Output the data word for word, dropping every image.

------------

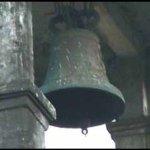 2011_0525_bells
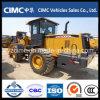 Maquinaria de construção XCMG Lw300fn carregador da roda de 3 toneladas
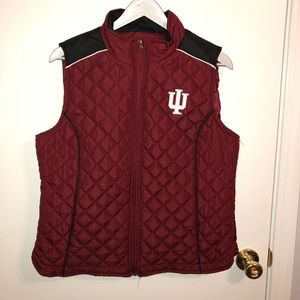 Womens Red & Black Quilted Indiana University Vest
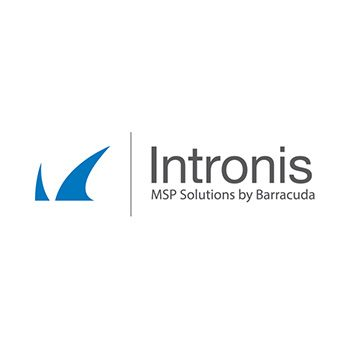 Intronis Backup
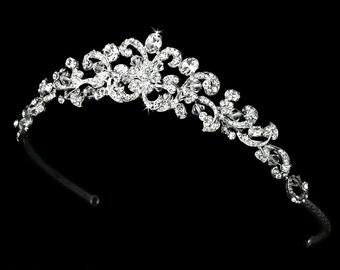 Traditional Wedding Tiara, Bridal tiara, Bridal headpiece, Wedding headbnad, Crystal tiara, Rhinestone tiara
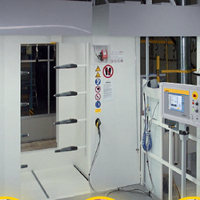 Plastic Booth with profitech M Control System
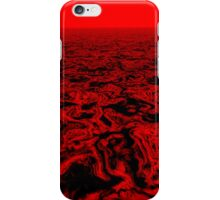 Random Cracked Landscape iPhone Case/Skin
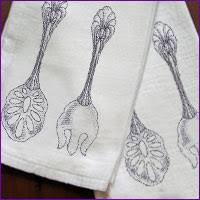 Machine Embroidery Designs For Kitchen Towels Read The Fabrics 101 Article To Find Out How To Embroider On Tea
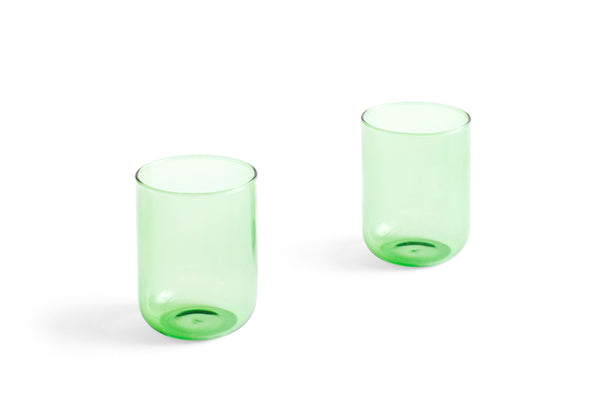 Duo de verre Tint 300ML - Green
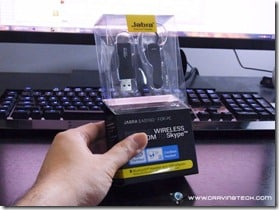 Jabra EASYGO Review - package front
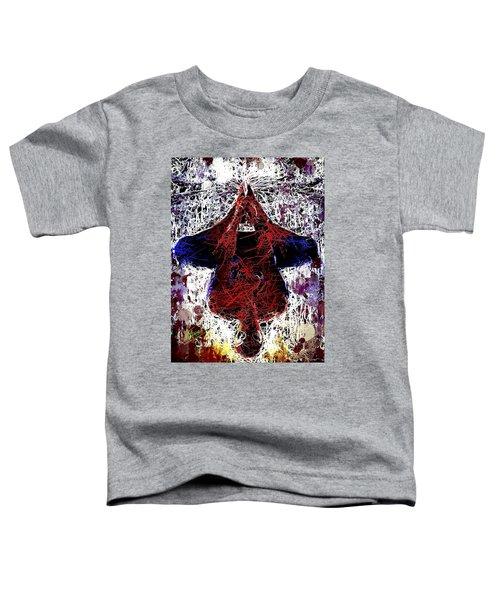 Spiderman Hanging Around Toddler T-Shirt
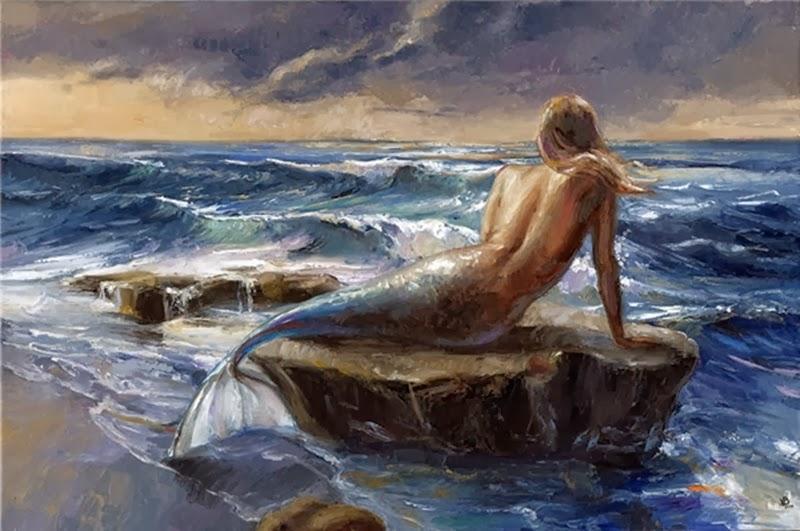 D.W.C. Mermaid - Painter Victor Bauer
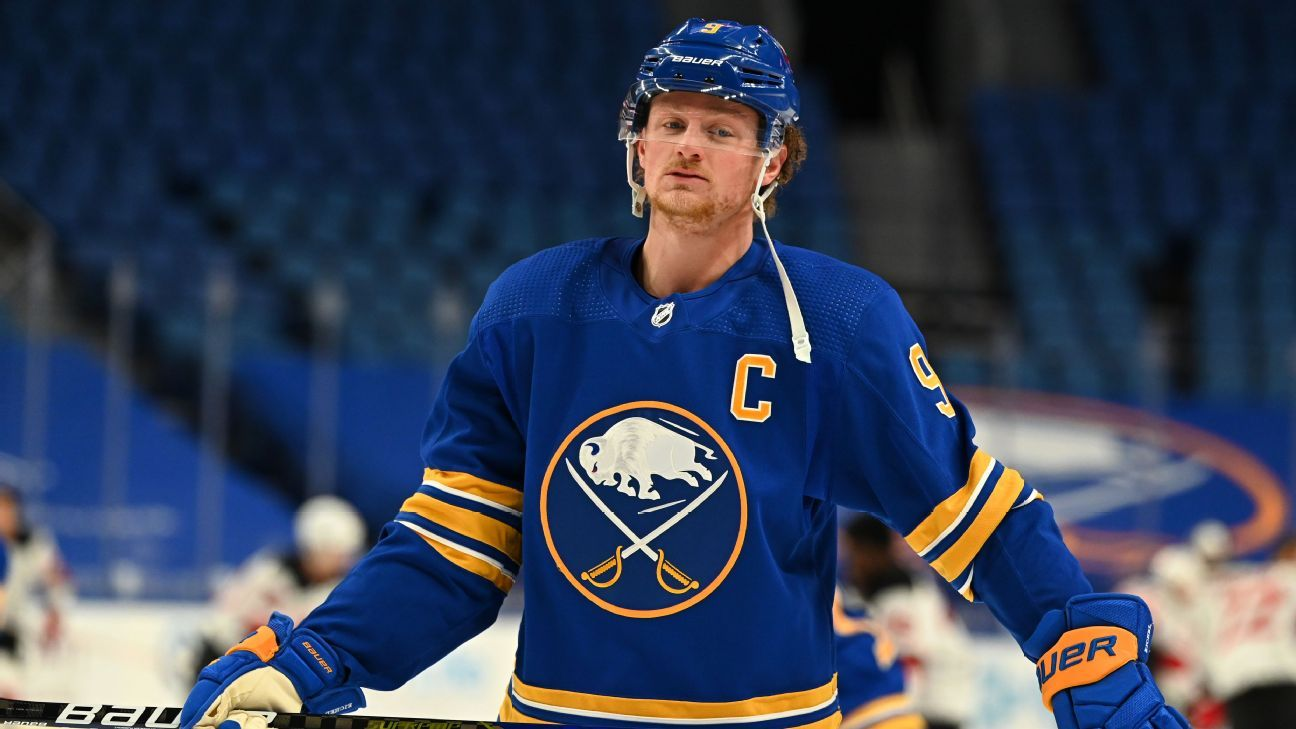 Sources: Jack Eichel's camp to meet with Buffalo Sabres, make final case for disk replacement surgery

------------

**Solution for this task**:
 2011_0525_bells
 Maquinaria de construção XCMG Lw300fn carregador da roda de 3 toneladas
 Womens Red & Black Quilted Indiana University Vest
 Intronis Backup
 Traditional Wedding Tiara, Bridal tiara, Bridal headpiece, Wedding headbnad, Crystal tiara, Rhinestone tiara
 Plastic Booth with profitech M Control System
 Random Cracked Landscape iPhone Case/Skin
 Machine Embroidery Designs For Kitchen Towels Read The Fabrics 101 Article To Find Out How To Embroider On Tea
 Duo de verre Tint 300ML - Green
 Jabra EASYGO Review - package front
 Spiderman Hanging Around Toddler T-Shirt
 D.W.C. Mermaid - Painter Victor Bauer
 Sources: Jack Eichel's camp to meet with Buffalo Sabres, make final case for disk replacement surgery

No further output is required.